## Spatial data with pictures
※ ※ ※
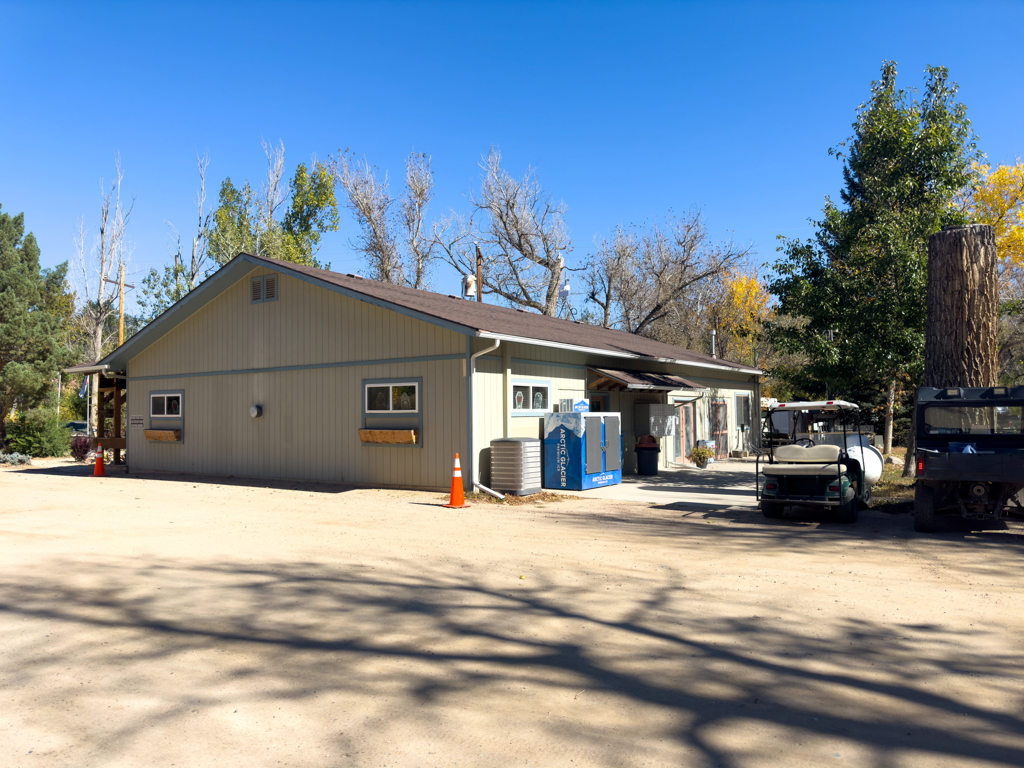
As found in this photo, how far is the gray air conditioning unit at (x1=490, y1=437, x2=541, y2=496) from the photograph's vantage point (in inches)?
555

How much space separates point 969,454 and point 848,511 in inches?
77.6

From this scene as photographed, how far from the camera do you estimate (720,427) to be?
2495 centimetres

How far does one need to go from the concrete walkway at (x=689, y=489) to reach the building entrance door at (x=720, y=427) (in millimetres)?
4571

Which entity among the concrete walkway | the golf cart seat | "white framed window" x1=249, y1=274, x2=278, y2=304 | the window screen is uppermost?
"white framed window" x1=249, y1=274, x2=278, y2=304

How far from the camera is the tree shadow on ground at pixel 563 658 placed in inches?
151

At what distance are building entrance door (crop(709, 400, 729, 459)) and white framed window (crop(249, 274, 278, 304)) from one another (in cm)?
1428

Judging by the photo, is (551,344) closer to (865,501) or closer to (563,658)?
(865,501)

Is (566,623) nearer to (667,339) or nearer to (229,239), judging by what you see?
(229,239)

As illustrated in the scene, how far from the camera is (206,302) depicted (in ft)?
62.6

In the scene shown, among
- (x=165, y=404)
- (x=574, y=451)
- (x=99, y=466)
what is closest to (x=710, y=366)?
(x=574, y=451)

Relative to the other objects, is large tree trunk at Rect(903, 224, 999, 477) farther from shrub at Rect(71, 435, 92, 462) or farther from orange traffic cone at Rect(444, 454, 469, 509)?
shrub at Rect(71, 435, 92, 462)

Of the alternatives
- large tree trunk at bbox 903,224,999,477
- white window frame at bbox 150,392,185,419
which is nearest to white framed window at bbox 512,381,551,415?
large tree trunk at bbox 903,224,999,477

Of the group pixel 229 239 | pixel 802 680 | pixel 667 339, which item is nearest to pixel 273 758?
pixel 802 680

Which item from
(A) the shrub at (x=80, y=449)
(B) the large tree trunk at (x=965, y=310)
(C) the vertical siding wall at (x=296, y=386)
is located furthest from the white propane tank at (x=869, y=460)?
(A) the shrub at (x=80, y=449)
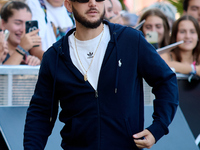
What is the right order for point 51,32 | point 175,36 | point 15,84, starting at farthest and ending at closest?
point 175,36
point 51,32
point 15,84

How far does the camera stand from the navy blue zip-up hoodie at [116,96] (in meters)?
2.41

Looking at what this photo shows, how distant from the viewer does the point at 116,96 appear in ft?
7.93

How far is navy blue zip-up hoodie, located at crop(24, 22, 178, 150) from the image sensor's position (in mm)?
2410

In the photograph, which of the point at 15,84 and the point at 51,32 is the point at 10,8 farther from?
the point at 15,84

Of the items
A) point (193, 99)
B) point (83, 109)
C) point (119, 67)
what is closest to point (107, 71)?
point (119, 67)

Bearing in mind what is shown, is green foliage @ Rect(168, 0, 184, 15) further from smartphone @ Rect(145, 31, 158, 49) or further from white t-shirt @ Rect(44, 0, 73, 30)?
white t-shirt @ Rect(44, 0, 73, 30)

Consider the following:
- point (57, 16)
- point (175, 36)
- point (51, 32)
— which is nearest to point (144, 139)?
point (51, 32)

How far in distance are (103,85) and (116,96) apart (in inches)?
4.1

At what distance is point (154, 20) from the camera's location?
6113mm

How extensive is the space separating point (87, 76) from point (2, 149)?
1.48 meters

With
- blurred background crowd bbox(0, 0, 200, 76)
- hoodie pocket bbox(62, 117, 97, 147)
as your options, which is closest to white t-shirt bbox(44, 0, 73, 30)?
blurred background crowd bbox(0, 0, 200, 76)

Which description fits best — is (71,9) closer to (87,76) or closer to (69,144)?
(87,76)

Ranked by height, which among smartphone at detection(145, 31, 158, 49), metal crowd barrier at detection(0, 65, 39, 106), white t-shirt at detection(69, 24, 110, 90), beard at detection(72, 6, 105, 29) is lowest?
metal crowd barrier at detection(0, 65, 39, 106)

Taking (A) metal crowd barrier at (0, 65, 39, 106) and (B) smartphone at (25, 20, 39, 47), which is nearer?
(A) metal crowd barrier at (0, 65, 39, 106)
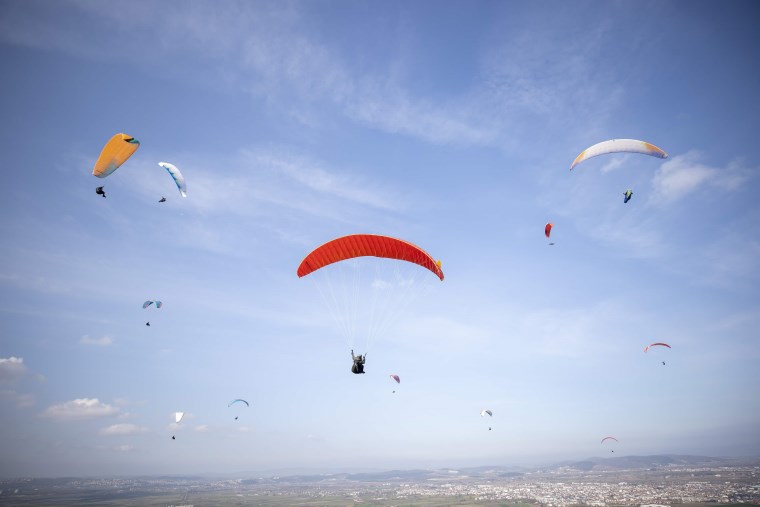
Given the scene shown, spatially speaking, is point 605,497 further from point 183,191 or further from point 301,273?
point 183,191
※ ※ ※
## Problem
Print the whole listing above once more, word for word, without its pictures.

## Expected output
As found in this photo, how far is the gray air conditioning unit at (x1=490, y1=437, x2=541, y2=496) from the photograph's vantage point (in inches)?
555

How much space separates point 969,454 and point 848,511 in inches?
77.6

From this scene as photographed, how far from the camera do you estimate (720,427) to be?
2495 centimetres

How far does one need to go from the concrete walkway at (x=689, y=489) to reach the building entrance door at (x=720, y=427) (in millimetres)?
4571

Which entity among the concrete walkway | the golf cart seat | "white framed window" x1=249, y1=274, x2=278, y2=304 | the window screen is uppermost?
"white framed window" x1=249, y1=274, x2=278, y2=304

How far from the camera is the tree shadow on ground at pixel 563 658 placed in inches?
151

At what distance are building entrance door (crop(709, 400, 729, 459)) and white framed window (crop(249, 274, 278, 304)) from one another (in cm)?
1428

Judging by the photo, is (551,344) closer to (865,501) or closer to (563,658)?
(865,501)

Is (566,623) nearer to (667,339) or nearer to (229,239), judging by what you see?
(229,239)

As illustrated in the scene, how far from the camera is (206,302) depicted (in ft)?
62.6

In the scene shown, among
- (x=165, y=404)
- (x=574, y=451)
- (x=99, y=466)
what is closest to (x=710, y=366)?
(x=574, y=451)

Relative to the other objects, is large tree trunk at Rect(903, 224, 999, 477) farther from shrub at Rect(71, 435, 92, 462) or farther from orange traffic cone at Rect(444, 454, 469, 509)?
shrub at Rect(71, 435, 92, 462)

Of the alternatives
- large tree trunk at bbox 903,224,999,477
- white window frame at bbox 150,392,185,419
which is nearest to white framed window at bbox 512,381,551,415?
large tree trunk at bbox 903,224,999,477

Of the group pixel 229 239 | pixel 802 680 | pixel 667 339, which item is nearest to pixel 273 758?
pixel 802 680

Which item from
(A) the shrub at (x=80, y=449)
(B) the large tree trunk at (x=965, y=310)
(C) the vertical siding wall at (x=296, y=386)
is located furthest from the white propane tank at (x=869, y=460)?
(A) the shrub at (x=80, y=449)
What is the right order for point 51,32 | point 175,36 | point 15,84, starting at farthest and ending at closest?
point 175,36
point 51,32
point 15,84

How far does the camera stand from the navy blue zip-up hoodie at [116,96] (in meters)?
2.41

Looking at what this photo shows, how distant from the viewer does the point at 116,96 appear in ft?
7.93

How far is navy blue zip-up hoodie, located at crop(24, 22, 178, 150) from the image sensor's position (in mm)?
2410

In the photograph, which of the point at 15,84 and the point at 51,32 is the point at 10,8 farther from?
the point at 15,84

Of the items
A) point (193, 99)
B) point (83, 109)
C) point (119, 67)
what is closest to point (107, 71)?
point (119, 67)

Bearing in mind what is shown, is green foliage @ Rect(168, 0, 184, 15) further from smartphone @ Rect(145, 31, 158, 49) or further from white t-shirt @ Rect(44, 0, 73, 30)?
white t-shirt @ Rect(44, 0, 73, 30)

Consider the following:
- point (57, 16)
- point (175, 36)
- point (51, 32)
— which is nearest to point (144, 139)?
point (51, 32)

How far in distance are (103,85) and (116,96) apart (in inches)?
4.1

At what distance is point (154, 20) from the camera's location?
6113mm

How extensive is the space separating point (87, 76) from point (2, 149)?
1.48 meters

With
- blurred background crowd bbox(0, 0, 200, 76)
- hoodie pocket bbox(62, 117, 97, 147)
as your options, which is closest to white t-shirt bbox(44, 0, 73, 30)?
blurred background crowd bbox(0, 0, 200, 76)

Which description fits best — is (71,9) closer to (87,76) or closer to (69,144)?
(87,76)

Ranked by height, which among smartphone at detection(145, 31, 158, 49), metal crowd barrier at detection(0, 65, 39, 106), white t-shirt at detection(69, 24, 110, 90), beard at detection(72, 6, 105, 29) is lowest?
metal crowd barrier at detection(0, 65, 39, 106)

Taking (A) metal crowd barrier at (0, 65, 39, 106) and (B) smartphone at (25, 20, 39, 47), which is nearer?
(A) metal crowd barrier at (0, 65, 39, 106)
Given the scene shown, spatially speaking, is point 605,497 further from point 183,191 or further from point 301,273?
point 183,191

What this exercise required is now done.